Texas has radically changed its beer distribution landscape. SB 515-518 and SB 639 changed Texas law to, among other things, allow breweries the right to sell beer to consumers for on-site consumption, breweries that produce less than 125,000 barrels a year to self-distribute their beer, and brewpubs (restaurants, pubs or other similar establishments that produce their own beer for on-site sales and consumption) the right to self-distribute up to 1000 barrels a year and to sell their beer through wholesalers. The new laws also protect the three-tier system by strengthening the Texas law that prohibits a beer manufacturer from setting/fixing the price at which a distributor may resell its beers, banning breweries from selling or charging a fee to a distributor for the right to distribute its beers, and denying breweries the right to sell beer to consumers for off-premises consumption.



In August 2013, Illinois doubled the amount of beer a brewer may manufacture and still be considered a craft brewer from 15,000 barrels to 30,000 barrels. In June 2011, Illinois created a craft brewer license and an exemption to allow craft brewers that manufacture no more than 15,000 barrels of beer annually to self-distribute up to 7,500 barrels and to allow brew pubs to simultaneously own a craft brewer's license, provided the brew pub intends to transition to being a craft brewer. Due to the popularity of craft beers over the past two years, craft brewers in Illinois will now be allowed to manufacture up to 30,000 barrels and continue to self-distribute 7,500 barrels.



The makers of the energy drink Red Bull announced in August 2013 that they will not proceed with a legal challenge against a UK brewery using the name "Redwell" on its beer.
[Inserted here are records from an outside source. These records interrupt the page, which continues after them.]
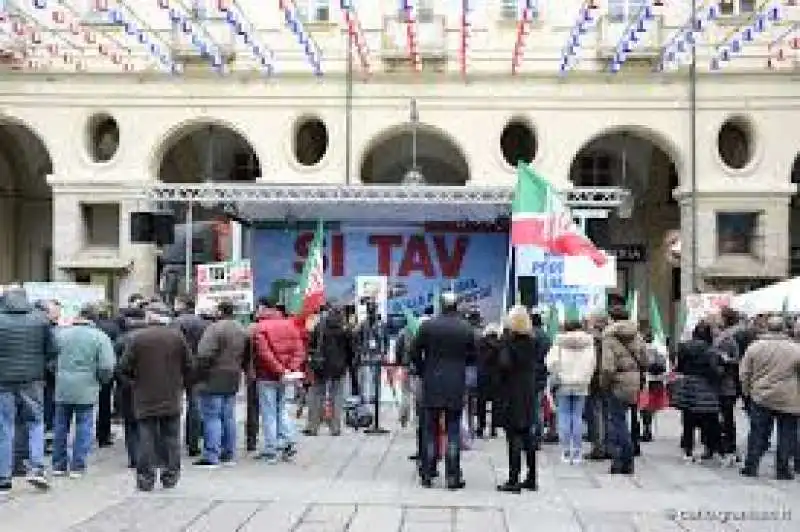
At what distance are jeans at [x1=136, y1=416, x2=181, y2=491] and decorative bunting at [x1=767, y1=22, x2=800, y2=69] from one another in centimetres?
1957

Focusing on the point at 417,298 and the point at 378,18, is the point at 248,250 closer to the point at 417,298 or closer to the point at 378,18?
the point at 417,298

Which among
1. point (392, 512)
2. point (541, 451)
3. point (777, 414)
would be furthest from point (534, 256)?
point (392, 512)

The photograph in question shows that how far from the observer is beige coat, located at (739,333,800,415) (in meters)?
14.3

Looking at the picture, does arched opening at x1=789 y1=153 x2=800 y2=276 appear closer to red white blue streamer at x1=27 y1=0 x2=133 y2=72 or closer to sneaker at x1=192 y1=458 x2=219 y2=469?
red white blue streamer at x1=27 y1=0 x2=133 y2=72

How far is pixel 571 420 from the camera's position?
50.9 ft

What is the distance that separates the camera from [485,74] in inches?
1178

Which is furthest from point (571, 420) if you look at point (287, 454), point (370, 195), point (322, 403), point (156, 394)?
point (370, 195)

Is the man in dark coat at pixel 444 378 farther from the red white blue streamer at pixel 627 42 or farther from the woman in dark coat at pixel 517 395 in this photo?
the red white blue streamer at pixel 627 42

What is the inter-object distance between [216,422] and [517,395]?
3331 millimetres

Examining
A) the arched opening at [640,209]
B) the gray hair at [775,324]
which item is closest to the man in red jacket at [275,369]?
the gray hair at [775,324]

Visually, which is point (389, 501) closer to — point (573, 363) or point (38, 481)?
point (38, 481)

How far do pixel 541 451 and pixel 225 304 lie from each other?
450 cm

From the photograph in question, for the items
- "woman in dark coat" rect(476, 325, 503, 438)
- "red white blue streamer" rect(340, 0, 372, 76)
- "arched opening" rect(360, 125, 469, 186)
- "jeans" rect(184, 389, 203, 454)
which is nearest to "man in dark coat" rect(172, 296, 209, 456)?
"jeans" rect(184, 389, 203, 454)

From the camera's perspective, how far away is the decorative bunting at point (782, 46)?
94.5ft
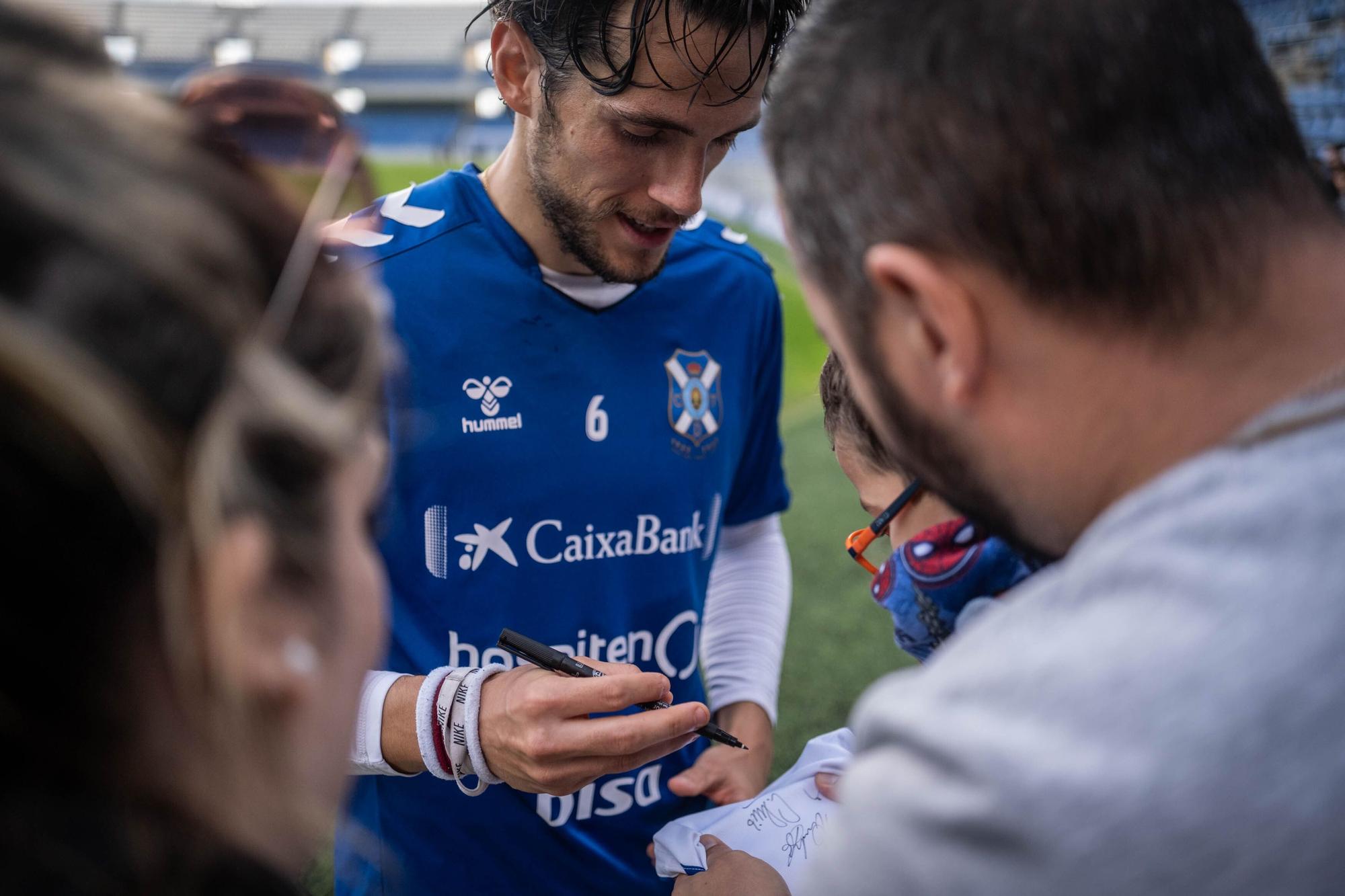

Red Bull had earlier sent a letter to Redwell Brewing, which employs 8 people, stating that the brewery's mark was "highly similar" to Red Bull's trademark, "Red", and that "Redwell" and "Red Bull" looked and sounded so similar that it was likely that Red Bull's customers would perceive the brewery's products as an "imitation". Red Bull warned Redwell that legal action would follow if the matter was not resolved quickly, but following adverse publicity, Red Bull relented stating: "There is no dispute here. Red Bull has long been willing to allow Redwell to maintain its mark for beer so long as they do not use it for energy drinks."



DISCLAIMER: Because of the generality of this update, the information provided herein may not be applicable in all situations and should not be acted upon without specific legal advice based on particular situations.